Work instructions
Give the entries again, exactly as they stand.

Dataset

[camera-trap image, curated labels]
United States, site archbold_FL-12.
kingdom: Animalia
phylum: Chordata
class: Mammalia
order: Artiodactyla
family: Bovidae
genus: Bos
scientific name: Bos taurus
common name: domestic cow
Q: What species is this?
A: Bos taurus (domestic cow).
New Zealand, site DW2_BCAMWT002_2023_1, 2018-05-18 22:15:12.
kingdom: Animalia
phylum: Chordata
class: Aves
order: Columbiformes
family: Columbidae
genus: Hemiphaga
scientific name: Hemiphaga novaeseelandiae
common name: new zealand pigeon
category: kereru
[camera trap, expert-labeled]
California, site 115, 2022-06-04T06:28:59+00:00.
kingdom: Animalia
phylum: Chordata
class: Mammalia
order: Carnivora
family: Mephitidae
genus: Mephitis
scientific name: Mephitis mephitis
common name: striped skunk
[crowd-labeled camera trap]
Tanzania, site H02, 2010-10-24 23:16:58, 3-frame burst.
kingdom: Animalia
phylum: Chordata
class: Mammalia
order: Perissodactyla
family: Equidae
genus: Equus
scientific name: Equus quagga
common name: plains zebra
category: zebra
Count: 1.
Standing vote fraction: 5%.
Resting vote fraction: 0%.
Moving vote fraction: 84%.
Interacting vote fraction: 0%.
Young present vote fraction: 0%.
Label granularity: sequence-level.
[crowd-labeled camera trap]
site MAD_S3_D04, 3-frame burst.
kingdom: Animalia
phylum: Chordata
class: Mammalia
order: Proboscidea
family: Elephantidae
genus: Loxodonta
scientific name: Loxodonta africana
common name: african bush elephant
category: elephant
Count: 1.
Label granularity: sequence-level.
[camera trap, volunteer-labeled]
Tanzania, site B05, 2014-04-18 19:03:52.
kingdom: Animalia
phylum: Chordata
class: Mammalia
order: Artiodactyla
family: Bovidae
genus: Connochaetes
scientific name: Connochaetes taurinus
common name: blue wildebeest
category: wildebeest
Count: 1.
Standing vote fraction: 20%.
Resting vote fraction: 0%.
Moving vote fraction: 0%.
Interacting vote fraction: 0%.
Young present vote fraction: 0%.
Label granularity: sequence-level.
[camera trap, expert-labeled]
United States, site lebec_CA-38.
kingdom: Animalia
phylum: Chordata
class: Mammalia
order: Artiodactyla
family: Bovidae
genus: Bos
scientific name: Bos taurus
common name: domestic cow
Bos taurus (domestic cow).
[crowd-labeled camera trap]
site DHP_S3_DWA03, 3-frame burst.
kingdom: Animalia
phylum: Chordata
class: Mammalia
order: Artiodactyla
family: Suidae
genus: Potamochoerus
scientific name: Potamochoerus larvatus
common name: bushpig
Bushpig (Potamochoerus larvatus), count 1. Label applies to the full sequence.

Result
[camera-trap image, curated labels]
United States, site archbold_FL-12.
kingdom: Animalia
phylum: Chordata
class: Mammalia
order: Artiodactyla
family: Bovidae
genus: Bos
scientific name: Bos taurus
common name: domestic cow
Q: What species is this?
A: Bos taurus (domestic cow).
New Zealand, site DW2_BCAMWT002_2023_1, 2018-05-18 22:15:12.
kingdom: Animalia
phylum: Chordata
class: Aves
order: Columbiformes
family: Columbidae
genus: Hemiphaga
scientific name: Hemiphaga novaeseelandiae
common name: new zealand pigeon
category: kereru
[camera trap, expert-labeled]
California, site 115, 2022-06-04T06:28:59+00:00.
kingdom: Animalia
phylum: Chordata
class: Mammalia
order: Carnivora
family: Mephitidae
genus: Mephitis
scientific name: Mephitis mephitis
common name: striped skunk
[crowd-labeled camera trap]
Tanzania, site H02, 2010-10-24 23:16:58, 3-frame burst.
kingdom: Animalia
phylum: Chordata
class: Mammalia
order: Perissodactyla
family: Equidae
genus: Equus
scientific name: Equus quagga
common name: plains zebra
category: zebra
Count: 1.
Standing vote fraction: 5%.
Resting vote fraction: 0%.
Moving vote fraction: 84%.
Interacting vote fraction: 0%.
Young present vote fraction: 0%.
Label granularity: sequence-level.
[crowd-labeled camera trap]
site MAD_S3_D04, 3-frame burst.
kingdom: Animalia
phylum: Chordata
class: Mammalia
order: Proboscidea
family: Elephantidae
genus: Loxodonta
scientific name: Loxodonta africana
common name: african bush elephant
category: elephant
Count: 1.
Label granularity: sequence-level.
[camera trap, volunteer-labeled]
Tanzania, site B05, 2014-04-18 19:03:52.
kingdom: Animalia
phylum: Chordata
class: Mammalia
order: Artiodactyla
family: Bovidae
genus: Connochaetes
scientific name: Connochaetes taurinus
common name: blue wildebeest
category: wildebeest
Count: 1.
Standing vote fraction: 20%.
Resting vote fraction: 0%.
Moving vote fraction: 0%.
Interacting vote fraction: 0%.
Young present vote fraction: 0%.
Label granularity: sequence-level.
[camera trap, expert-labeled]
United States, site lebec_CA-38.
kingdom: Animalia
phylum: Chordata
class: Mammalia
order: Artiodactyla
family: Bovidae
genus: Bos
scientific name: Bos taurus
common name: domestic cow
Bos taurus (domestic cow).
[crowd-labeled camera trap]
site DHP_S3_DWA03, 3-frame burst.
kingdom: Animalia
phylum: Chordata
class: Mammalia
order: Artiodactyla
family: Suidae
genus: Potamochoerus
scientific name: Potamochoerus larvatus
common name: bushpig
Bushpig (Potamochoerus larvatus), count 1. Label applies to the full sequence.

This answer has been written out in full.